Réquisitoire pour la réhabilitation du 4-4-2 en équipe de France. Surtout pour le fait de jouer avec deux attaquants, ce qui change tout au final.
En ce moment, il y a deux catégories de fans de football : ceux qui guettent impatiemment les maillots, les nouvelles tuniques de toutes les couleurs avec lesquelles joueront les clubs l’an prochain, et ceux qui épient les chasubles. Les jaunes, de l’équipe de France, celles qui sont censées donner une sérieuse indication sur l’équipe titulaire qui démarrera le 11 juin contre l’Angleterre. Selon l’édition de L’Équipe du jour, huit ont été distribués hier par Jean-Louis Gasset. Rien de bien fou, pourrait-on penser, mais en fait si. Car Laurent Blanc n’a pas éteint la flamme de ceux qui rêvent d’une chose : voir l’équipe de France jouer avec deux attaquants. Un rêve pieu, car il faut se rendre à l’évidence : l’équipe de France n’a quasiment jamais joué dans ce schéma depuis deux ans, ce n’est pas au dernier moment qu’il va sortir du chapeau. En même temps, Lolo Blanc n’a pas forcément tous les joueurs qu’il voulait avoir au milieu. Pour ce fameux 4-4-2 par contre, il y aurait vraiment de quoi remplir les cases. Surtout en attaque.
Didier Deschamps le présente d’ailleurs très clairement, c’est le point de clivage numéro 1 dans les compositions d’aujourd’hui : « On parle de 4-2-3… mais dans le haut niveau, il n’y a quasiment que deux schémas : celui avec un attaquant axial, et celui où il y en a deux. » Et pour celui que l’on présente souvent comme le pragmatisme incarné sur le banc de touche, ce n’est pas parce qu’on joue à deux devant que l’on prend plus de risques : « Ça ne dépend pas que d’eux. Ça modifie les tâches des autres joueurs sur le terrain, il faut voir s’ils sont capables de s’y astreindre ou si ça ne vaut pas le coup. Au fond, c’est toujours la même histoire, devant, il faut de la complémentarité. » D’où le maigre espoir dû au manque d’automatismes entre deux attaquants des Bleus. Mais bon, pour en revenir aux huit dossards enfilés, il y en a pour Lloris et Benzema, pour la défense titulaire (Evra-Mexes-Rami-Debuchy) et pour la paire M’Vila-Cabaye. La bonne affaire. Avec un peu d’imagination, on peut compléter avec un milieu gauche, un milieu droit (milieux hein, pas ailiers) et un attaquant, et hop, on est pile dans le schéma du père Gourcuff à Lorient. Pour le technicien breton, ce schéma se singularise avant tout grâce à ses fameux deux attaquants : « Quand on joue à une pointe, le jeu est trop stéréotypé. À deux, tu as un soutien et tu n’y perds pas au change défensivement. Parce qu’ils forment aussi une première ligne de harcèlement efficace. Quand on n’a qu’un attaquant, il lui est impossible de couvrir toute la largeur. C’est l’exemple de Barcelone : une grosse capacité de pressing, mais pas seulement. Lorsque l’adversaire récupère le ballon, il est déjà usé par les efforts qu’il a dû faire pour l’obtenir parce que l’équipe d’en face a, au préalable, tout fait pour le faire courir. »

☆ ☆ ☆

Dans le texte fourni sur le 4-4-2, relevez tous les joueurs à qui l'un des huit dossards a été attribué.

Items affichés>
☆ ☆ ☆

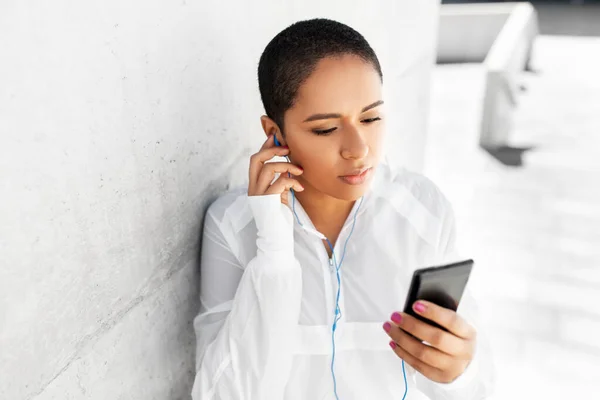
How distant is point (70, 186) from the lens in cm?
90

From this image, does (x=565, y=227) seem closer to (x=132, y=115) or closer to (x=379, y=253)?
(x=379, y=253)

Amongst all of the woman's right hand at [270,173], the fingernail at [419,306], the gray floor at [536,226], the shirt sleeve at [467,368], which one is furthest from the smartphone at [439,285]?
the gray floor at [536,226]

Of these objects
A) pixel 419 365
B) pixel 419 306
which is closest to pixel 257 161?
pixel 419 306

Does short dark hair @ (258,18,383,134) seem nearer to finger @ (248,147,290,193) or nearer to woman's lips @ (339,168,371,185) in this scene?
finger @ (248,147,290,193)

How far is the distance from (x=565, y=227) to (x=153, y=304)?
3.53m

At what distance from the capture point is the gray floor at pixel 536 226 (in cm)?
285

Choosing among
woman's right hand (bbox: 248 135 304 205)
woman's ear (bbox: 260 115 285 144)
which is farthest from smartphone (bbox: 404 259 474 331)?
woman's ear (bbox: 260 115 285 144)

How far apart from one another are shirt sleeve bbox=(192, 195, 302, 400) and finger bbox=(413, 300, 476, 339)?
26 cm

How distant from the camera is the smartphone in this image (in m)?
1.06

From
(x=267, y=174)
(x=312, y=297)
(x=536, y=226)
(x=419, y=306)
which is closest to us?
(x=419, y=306)

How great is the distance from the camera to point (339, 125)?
1197 millimetres

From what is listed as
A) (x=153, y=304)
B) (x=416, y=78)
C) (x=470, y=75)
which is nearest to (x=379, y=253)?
(x=153, y=304)

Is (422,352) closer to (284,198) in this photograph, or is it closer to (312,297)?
(312,297)

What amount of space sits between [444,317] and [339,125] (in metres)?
0.43
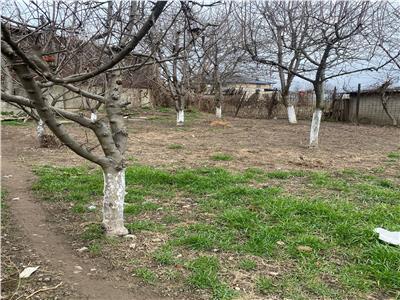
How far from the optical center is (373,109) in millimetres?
16062

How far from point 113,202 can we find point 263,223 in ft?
4.46

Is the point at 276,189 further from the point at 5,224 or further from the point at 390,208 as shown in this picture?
the point at 5,224

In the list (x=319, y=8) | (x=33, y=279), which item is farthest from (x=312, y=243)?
(x=319, y=8)

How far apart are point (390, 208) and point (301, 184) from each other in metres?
1.27

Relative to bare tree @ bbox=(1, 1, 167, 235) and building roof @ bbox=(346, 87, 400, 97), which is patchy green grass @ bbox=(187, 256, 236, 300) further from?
building roof @ bbox=(346, 87, 400, 97)

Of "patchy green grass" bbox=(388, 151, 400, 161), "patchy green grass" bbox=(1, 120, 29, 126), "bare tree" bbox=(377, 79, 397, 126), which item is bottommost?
"patchy green grass" bbox=(388, 151, 400, 161)

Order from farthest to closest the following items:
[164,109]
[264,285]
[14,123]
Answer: [164,109] < [14,123] < [264,285]

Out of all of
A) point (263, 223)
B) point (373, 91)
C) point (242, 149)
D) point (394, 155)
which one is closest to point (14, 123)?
point (242, 149)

☆ ☆ ☆

Réponse> Lloris, Benzema, Evra, Mexes, Rami, Debuchy, M’Vila, Cabaye